Web page caption snippets:

:::::

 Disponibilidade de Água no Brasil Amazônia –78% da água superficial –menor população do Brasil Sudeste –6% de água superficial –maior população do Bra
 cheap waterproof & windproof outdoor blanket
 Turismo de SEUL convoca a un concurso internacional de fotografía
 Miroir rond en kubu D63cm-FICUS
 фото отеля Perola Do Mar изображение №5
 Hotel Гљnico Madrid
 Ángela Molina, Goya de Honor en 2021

:::::

*PROBLEM*. Copy verbatim the span of lines that begins with the line holding "фото отеля Perola Do Mar изображение №5" and ends at the last line of the records.

*RESULT OF THIS EXERCISE*.
 фото отеля Perola Do Mar изображение №5
 Hotel Гљnico Madrid
 Ángela Molina, Goya de Honor en 2021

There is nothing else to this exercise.